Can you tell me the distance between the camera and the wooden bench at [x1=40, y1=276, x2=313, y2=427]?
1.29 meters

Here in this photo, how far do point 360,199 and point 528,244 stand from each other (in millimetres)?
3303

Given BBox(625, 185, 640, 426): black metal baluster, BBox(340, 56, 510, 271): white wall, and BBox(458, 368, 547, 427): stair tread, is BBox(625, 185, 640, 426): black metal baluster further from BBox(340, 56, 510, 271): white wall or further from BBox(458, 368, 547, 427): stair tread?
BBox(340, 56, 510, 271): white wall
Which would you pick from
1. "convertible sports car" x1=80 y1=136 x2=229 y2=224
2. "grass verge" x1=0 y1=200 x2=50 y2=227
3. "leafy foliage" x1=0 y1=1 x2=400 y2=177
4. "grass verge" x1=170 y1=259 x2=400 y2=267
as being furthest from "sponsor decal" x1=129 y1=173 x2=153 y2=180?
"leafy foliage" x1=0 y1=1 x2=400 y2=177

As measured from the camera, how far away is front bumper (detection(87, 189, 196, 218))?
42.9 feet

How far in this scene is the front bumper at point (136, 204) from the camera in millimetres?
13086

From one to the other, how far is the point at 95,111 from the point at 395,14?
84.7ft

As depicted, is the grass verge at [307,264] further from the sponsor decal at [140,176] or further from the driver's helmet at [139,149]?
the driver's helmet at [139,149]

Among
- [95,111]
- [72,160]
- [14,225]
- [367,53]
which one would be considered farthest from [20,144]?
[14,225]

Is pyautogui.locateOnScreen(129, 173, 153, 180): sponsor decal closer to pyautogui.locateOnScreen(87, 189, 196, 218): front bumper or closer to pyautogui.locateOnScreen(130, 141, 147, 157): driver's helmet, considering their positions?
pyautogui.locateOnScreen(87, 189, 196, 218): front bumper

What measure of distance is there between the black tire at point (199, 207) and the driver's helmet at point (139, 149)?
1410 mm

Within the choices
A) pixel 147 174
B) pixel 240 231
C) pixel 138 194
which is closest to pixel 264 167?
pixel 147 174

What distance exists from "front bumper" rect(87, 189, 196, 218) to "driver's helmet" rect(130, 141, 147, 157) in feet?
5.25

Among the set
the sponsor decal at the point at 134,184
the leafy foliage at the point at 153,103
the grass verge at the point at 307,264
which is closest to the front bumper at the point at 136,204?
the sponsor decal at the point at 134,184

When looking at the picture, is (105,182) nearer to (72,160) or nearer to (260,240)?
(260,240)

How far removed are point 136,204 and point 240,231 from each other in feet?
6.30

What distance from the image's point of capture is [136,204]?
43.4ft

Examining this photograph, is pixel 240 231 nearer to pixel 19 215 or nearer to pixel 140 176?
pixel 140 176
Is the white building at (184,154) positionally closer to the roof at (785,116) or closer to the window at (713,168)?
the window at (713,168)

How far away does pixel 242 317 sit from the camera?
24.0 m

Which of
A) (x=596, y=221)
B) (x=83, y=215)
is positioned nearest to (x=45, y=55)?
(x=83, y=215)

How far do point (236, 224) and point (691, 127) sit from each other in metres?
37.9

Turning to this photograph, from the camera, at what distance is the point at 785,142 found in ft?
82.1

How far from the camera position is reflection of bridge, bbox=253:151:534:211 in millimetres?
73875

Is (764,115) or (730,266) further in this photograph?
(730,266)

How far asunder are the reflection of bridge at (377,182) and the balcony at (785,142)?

^^^^^^^^^^^^^^^^

▸ **Objective**: Switch "asunder" to "apart" in everything from the line containing "Is (764,115) or" down to the end of the entries, and give those lines again with nothing else changed.

▸ **Result**:
Is (764,115) or (730,266) further in this photograph?
(730,266)

How far apart are the reflection of bridge at (377,182) and the balcony at (785,142)?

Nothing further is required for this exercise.